In April’s poll, we wanted to get the industry’s perspective on how they felt the graduate population saw the recruitment industry as a whole. In other words, do graduates see the recruitment industry as a career of choice, or something that doesn’t necessarily register on their radar?
As with many of the recruitment organisations I consult with, there are very real objectives to grow over the next three to five years now the markets have really opened up again post-recession.
However, these growth plans are all underpinned by a recruitment organisation’s ability to find good, quality talent to work directly in their businesses, and yet ominously there seems to be an ever emergent dearth of quality talent either available or even interested in working in the sector in the first place.

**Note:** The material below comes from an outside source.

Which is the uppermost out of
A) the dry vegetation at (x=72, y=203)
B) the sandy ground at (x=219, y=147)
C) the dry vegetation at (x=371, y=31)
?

So why is this, and what can be done to resolve an issue that we have to resolve if the industry is to progress?
As we anticipated, this was a very active poll with many of our network having strong opinions, based on their personal experiences with targeting graduates and running their own directed recruitment campaigns:
The overriding concern from the results showed that the graduate population clearly do not see recruitment as a long term career of choice, but instead merely a quick way to earn money.
We do, of course, appreciate how the Millennial Generation (aka Generation Y) are often very happy to switch jobs frequently anyway, which may underline a graduate’s reluctance to commit to any sector or industry in the 'long term'. A new graduate’s fear of being stifled by the routine and predictability of a single career pathway, with a single skillset, has been fuelled by their upbringing and education in a truly multi-dimensional world, linked via multi-dimensional networks.

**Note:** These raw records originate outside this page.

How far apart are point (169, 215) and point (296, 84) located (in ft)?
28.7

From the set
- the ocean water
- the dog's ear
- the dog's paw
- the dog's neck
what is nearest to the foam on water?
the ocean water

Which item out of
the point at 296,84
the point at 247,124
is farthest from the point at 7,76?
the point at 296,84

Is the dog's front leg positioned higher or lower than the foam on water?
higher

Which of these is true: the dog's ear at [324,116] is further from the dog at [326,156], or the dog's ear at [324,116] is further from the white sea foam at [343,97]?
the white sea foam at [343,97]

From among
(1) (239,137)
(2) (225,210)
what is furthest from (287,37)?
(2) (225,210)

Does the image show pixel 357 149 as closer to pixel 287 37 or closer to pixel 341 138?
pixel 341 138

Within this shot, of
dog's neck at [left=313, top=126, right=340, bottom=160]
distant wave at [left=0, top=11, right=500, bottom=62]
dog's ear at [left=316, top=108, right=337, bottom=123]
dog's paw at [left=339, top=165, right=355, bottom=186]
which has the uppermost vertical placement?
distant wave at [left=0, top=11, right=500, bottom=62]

However, when recruitment organisations evolve from their traditional ways of working, something very special can happen with organisations being able to tap into a pool of skilled, technologically savvy, naturally networked and multi-faceted talent that can give any recruitment business a significant competitive edge in this new era of growth and opportunity. Offering variety, clear prospects for growth, socially valuable outcomes, access to decision making processes, tangible rewards – these are the elements of an attractive employer for the currently evolving generation of job seekers and components that should make up a key part of a recruitment organisation’s talent management strategy.
The lessons from this pole, and from what we are seeing in the markets, I feel are very clear and should not be ignored.
Lesson one - if the industry is to evolve and recruitment organisations are able to continue supplying high value services to their customers (both clients and candidates) then we need to invest significantly into how we tap into the graduate market as a concentrated channel of talent.
Lesson two – recruitment organisations need to adapt their talent management strategies to the current generations of talent that are being recruited, aligning best practice talent management processes and principles to the changing demands and cultural nuances of these so-called Millennials. This means first understanding how these graduates really think and what gets them engaged.
Lesson three – once a recruitment organisation has redefined these talent management principles, they need to showcase them to the graduate market in a way that they understand and engage with, and make is easy for a graduate to choose them as their next career path.
So, if we presume that what Confucius said was right, “choose a job you love, and you will never have to work a day in your life”, then it is imperative for the recruitment sector to become an industry of choice for Generation Y, and individual agencies to become employers of choice for the Millenials, if we are to tap into a pool of talent that are probably and quite unashamedly looking for that opportunity to never work a day in their lives!